= Excerpted text =
———

But when Congress, by the act of June 19,1860, conferred upon the Supreme Court of the District the legal authority to grant divorces of both kinds, and provided that, in all cases, both those of divorce from the bond of matrimony and those of divorce from bed and board, the court should have power, if it saw fit, to award alimony to the wife, it not only empowered the court to exercise the jurisdiction which the ecclesiastical courts of England had been accustomed to exercise, but added to it a new jurisdiction unknown to the courts of England, that of granting divorces from the bond of matrimony; and, moreover, it annexed to both the incident which theretofore had appertained only to the ecclesiastical courts and the judicial separations allowed by them, that of the allowance of alimony. In granting this latter authority, however, it must be presumed to have done so as it was then judicially understood and with all the. qualifications and limitations that were then inherent in it. The authority was to grant alimony, if the court saw fit to do so, and no distinction was made in this regard between the two classes of divorce. It is very plain, therefore, that the allowance of such alimony in all cases was to be in accordance with the rules and methods then prevailing in the ecclesiastical courts or in the courts of chancery exercising the ecclesiastical jurisdiction or the jurisdiction conferred by the act of Maryland of 1777.

Illustration of the subject may be had by reference to the provision in the Federal Constitution for trial by jury. The provision is that “the right of trial by jury shall be preserved;” but there is no attempt to define what is meant by the expression “trial by jury.” But the courts have long since held, and it is well settled law, that it means trial by *346jury such as that institution existed at the time of the formation of the Constitution, with all its substantial incidents of the introduction of testimony under the direction and control of a court, of its receiving the law in each case from the court, of secret deliberation, and the requirement of unanimity in decision, as well as that the jury should always be composed of twelve men, no more and no less. And numerous other similar illustrations might be adduced. So, with reference to the subject of alimony now under consideration; when the legislative authority provides for the allowance of alimony in all cases, without otherwise explaining or qualifying the jurisdiction, it is very clear to us that it was meant that the courts should proceed in that regard in accordance with the usages and customs of the ecclesiastical courts and of the courts of chancery at the time of the passage of the act.

Now, what were the usages and customs, and what was the jurisdiction of the ecclesiastical courts, and of the courts of chancery, in the matter of alimony at and before the time of the passage of the act of Congress of 1860? Beyond all question, the jurisdiction of these courts was not exhausted by the rendition of the original decree. The decree for a separation was final; the adjudication that alimony to some extent was payable may have been final; but it was never contended or maintained that the amount of alimony then fixed was absolutely final and conclusive for all time and could not afterwards be modified; on the contrary, the authorities appear to be unanimous to the effect that the adjudication was a continuing one, and that the courts retained the whole subject under their control, increasing or diminishing the amount of alimony from time to time, as might seem just under changed or changing circumstances; and this without reference to the fact that the original decree might have been entirely silent in regard to the reservation of right to the parties, or either of them, thereafter to apply to the court for a modification. Bishop on Marriage and *347Divorce, Sec. 593; Am. and Eng. Encyc. of L. Title, Alimony, where numerous cases on the subject are collected.

———

= Aim A =
According to the opinion, how many men must a jury always be composed of?
The opinion and the entries are unrelated to each other.

= Material for the task =

———

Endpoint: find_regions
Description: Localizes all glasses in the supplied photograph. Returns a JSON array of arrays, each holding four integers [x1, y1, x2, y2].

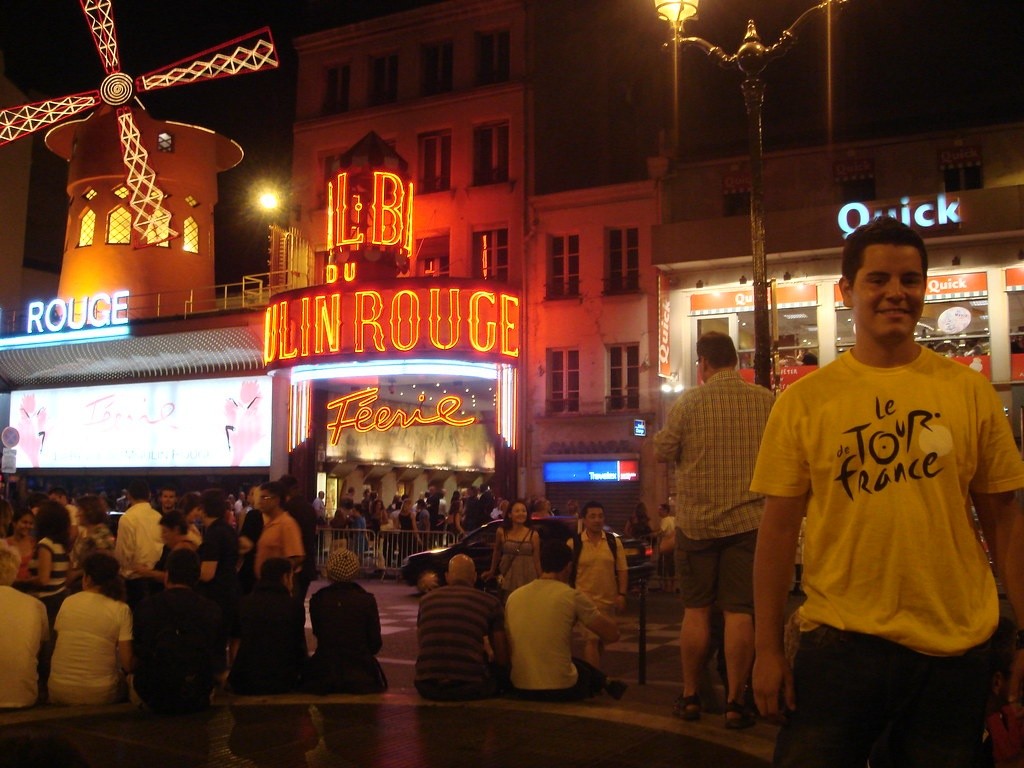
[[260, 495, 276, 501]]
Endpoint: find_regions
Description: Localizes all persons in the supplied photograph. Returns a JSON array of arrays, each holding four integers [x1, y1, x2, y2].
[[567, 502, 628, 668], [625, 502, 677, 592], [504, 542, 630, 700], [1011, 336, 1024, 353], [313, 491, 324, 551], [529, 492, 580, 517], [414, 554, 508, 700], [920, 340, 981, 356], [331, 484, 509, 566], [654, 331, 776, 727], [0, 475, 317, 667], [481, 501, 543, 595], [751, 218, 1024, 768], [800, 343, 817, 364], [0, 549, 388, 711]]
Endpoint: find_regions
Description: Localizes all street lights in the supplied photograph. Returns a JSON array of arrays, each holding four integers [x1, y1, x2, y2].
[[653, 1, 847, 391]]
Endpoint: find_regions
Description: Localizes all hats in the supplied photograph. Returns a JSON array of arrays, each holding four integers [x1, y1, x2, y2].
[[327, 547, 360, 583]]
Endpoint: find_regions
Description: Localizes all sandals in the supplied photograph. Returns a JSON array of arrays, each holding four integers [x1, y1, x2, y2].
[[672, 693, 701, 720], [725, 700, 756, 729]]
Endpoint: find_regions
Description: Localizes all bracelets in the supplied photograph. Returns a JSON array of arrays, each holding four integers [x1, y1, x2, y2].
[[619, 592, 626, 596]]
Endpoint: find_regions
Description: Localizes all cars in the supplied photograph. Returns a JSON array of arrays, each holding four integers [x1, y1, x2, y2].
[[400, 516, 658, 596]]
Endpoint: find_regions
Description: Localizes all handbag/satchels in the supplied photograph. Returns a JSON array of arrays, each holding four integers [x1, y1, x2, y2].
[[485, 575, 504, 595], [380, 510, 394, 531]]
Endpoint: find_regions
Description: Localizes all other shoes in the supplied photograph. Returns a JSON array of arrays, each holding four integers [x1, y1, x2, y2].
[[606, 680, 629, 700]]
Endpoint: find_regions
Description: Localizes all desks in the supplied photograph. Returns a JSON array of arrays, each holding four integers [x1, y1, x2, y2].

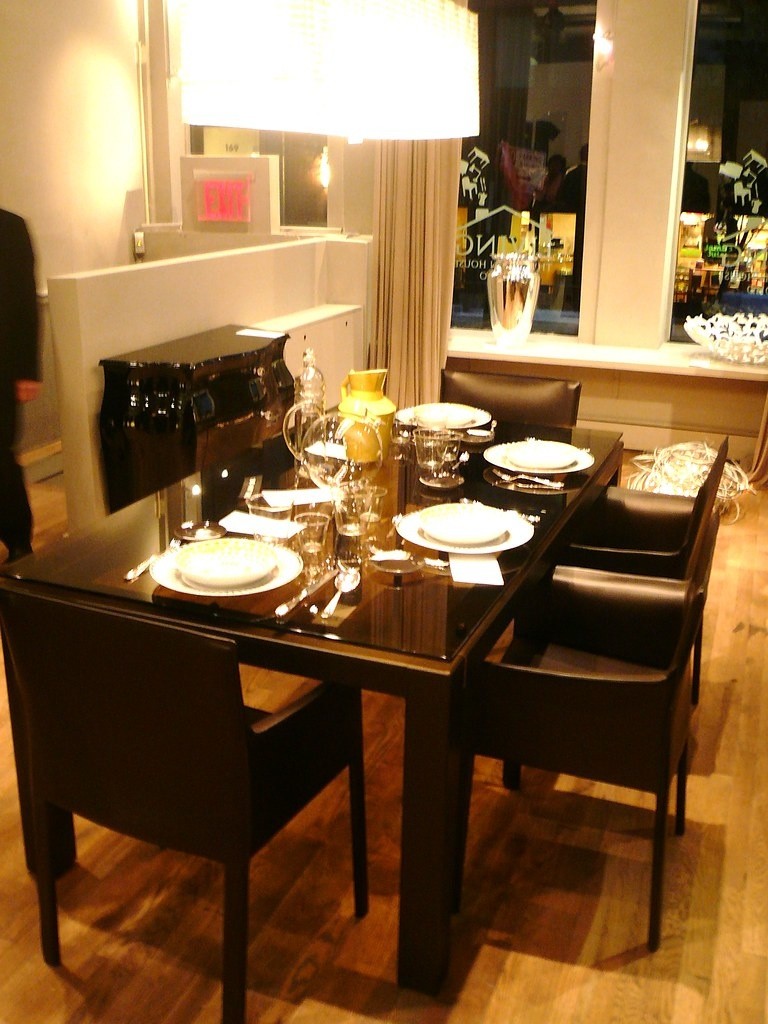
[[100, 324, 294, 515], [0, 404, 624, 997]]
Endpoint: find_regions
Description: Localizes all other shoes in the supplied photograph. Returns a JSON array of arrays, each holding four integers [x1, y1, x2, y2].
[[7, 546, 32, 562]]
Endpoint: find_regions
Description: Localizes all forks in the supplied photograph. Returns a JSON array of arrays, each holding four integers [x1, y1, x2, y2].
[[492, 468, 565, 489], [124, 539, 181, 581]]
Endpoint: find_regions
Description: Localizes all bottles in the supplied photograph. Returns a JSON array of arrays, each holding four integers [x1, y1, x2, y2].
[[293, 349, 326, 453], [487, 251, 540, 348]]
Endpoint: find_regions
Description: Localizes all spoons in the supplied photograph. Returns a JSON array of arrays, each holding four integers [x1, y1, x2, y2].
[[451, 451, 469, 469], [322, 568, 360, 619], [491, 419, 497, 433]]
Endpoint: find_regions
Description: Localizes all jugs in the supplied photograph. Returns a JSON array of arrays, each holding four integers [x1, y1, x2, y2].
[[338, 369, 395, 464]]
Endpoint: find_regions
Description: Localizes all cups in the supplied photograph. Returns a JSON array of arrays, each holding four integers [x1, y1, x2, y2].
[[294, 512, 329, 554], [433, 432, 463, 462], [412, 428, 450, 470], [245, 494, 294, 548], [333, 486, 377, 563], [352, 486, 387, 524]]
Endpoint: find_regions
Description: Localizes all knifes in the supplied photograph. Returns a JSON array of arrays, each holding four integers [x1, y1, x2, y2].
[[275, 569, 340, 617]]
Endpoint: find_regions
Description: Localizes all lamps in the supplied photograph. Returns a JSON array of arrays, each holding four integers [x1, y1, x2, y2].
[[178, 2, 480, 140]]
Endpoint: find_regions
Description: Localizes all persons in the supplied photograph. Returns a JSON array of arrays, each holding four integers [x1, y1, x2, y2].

———

= Aim B =
Return the entries from their start through the line that contains "[[260, 495, 276, 501]]", including both ends, and leave out the picture.

= Correct result A =
Twelve men, no more and no less.

= Correct result B =
Endpoint: find_regions
Description: Localizes all glasses in the supplied photograph. Returns a JSON array of arrays, each holding four integers [x1, y1, x2, y2].

[[260, 495, 276, 501]]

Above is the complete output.